SET PROBLEM:
Please repeat all of the lines that follow, exactly as written.

══ MATERIALS PROVIDED

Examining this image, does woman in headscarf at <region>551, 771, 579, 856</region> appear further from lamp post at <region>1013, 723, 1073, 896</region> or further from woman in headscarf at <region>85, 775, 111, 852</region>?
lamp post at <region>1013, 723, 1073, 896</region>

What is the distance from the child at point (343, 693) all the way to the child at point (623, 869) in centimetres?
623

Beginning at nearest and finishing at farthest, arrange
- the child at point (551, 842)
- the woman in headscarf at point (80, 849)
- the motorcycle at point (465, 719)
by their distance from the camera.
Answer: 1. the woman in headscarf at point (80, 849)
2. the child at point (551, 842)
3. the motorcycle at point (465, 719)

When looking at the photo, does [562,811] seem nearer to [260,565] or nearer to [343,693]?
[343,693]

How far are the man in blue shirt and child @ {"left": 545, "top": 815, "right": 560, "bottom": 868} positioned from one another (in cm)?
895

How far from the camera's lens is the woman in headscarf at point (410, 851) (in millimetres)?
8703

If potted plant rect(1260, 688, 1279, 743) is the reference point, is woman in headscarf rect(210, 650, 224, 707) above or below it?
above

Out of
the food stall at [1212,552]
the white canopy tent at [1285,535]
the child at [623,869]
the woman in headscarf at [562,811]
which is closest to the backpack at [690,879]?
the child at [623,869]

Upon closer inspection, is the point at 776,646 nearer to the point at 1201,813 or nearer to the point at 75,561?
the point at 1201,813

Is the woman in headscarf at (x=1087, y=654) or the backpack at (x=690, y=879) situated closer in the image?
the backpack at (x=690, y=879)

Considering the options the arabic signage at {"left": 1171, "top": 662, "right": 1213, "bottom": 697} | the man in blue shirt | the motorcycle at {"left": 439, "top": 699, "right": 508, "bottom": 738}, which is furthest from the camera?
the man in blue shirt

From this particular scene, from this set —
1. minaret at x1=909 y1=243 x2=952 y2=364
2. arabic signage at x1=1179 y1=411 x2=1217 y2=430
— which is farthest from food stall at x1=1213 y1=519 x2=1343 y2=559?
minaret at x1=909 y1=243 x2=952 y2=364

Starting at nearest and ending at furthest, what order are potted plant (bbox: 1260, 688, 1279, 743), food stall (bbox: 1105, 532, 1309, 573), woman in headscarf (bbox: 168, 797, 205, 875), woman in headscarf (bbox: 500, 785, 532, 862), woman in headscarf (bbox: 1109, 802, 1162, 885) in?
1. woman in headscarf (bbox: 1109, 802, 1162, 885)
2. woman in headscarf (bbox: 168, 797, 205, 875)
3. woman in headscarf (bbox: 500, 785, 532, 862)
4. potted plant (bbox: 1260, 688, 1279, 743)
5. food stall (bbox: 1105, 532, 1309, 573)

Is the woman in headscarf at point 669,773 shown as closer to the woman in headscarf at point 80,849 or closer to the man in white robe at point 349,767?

════

RESPONSE FOR THIS EXERCISE:
Examining this image, does woman in headscarf at <region>551, 771, 579, 856</region> appear further from lamp post at <region>1013, 723, 1073, 896</region> or further from woman in headscarf at <region>85, 775, 111, 852</region>?
lamp post at <region>1013, 723, 1073, 896</region>

What is the distance from the child at point (343, 693) all the way to the child at point (623, 869) in centimetres?
623

Beginning at nearest and finishing at farthest, arrange
- the child at point (551, 842)
- the woman in headscarf at point (80, 849)
- the motorcycle at point (465, 719)
by their distance from the camera.
Answer: 1. the woman in headscarf at point (80, 849)
2. the child at point (551, 842)
3. the motorcycle at point (465, 719)

When looking at the photo, does [562,811] seem nearer to [260,565] or nearer to [343,693]?
[343,693]

How far are the man in blue shirt and child @ {"left": 545, "top": 815, "right": 560, "bottom": 868} positioned from one another (in cm)?
895

How far from the camera's lens is the woman in headscarf at point (410, 851) (in millimetres)?
8703

If potted plant rect(1260, 688, 1279, 743) is the reference point, is woman in headscarf rect(210, 650, 224, 707) above or below it?
above

Out of
the food stall at [1212,552]
the white canopy tent at [1285,535]
the child at [623,869]
the woman in headscarf at [562,811]
which is closest to the backpack at [690,879]?
the child at [623,869]

Upon closer inspection, is the point at 776,646 nearer to the point at 1201,813 or nearer to the point at 75,561?
the point at 1201,813

Is the woman in headscarf at (x=1087, y=654) or the backpack at (x=690, y=879) situated closer in the image?
the backpack at (x=690, y=879)

Considering the options the arabic signage at {"left": 1171, "top": 662, "right": 1213, "bottom": 697} | the man in blue shirt | the motorcycle at {"left": 439, "top": 699, "right": 508, "bottom": 738}, which is furthest from the camera?
the man in blue shirt

From this particular scene, from this set —
1. minaret at x1=909 y1=243 x2=952 y2=364
2. arabic signage at x1=1179 y1=411 x2=1217 y2=430
— which is farthest from food stall at x1=1213 y1=519 x2=1343 y2=559?
minaret at x1=909 y1=243 x2=952 y2=364

Starting at nearest and ending at furthest, what order are potted plant (bbox: 1260, 688, 1279, 743), food stall (bbox: 1105, 532, 1309, 573), woman in headscarf (bbox: 168, 797, 205, 875), woman in headscarf (bbox: 500, 785, 532, 862), woman in headscarf (bbox: 1109, 802, 1162, 885) in?
1. woman in headscarf (bbox: 1109, 802, 1162, 885)
2. woman in headscarf (bbox: 168, 797, 205, 875)
3. woman in headscarf (bbox: 500, 785, 532, 862)
4. potted plant (bbox: 1260, 688, 1279, 743)
5. food stall (bbox: 1105, 532, 1309, 573)

Is the woman in headscarf at point 669,773 shown as closer to the woman in headscarf at point 80,849 or closer to the man in white robe at point 349,767?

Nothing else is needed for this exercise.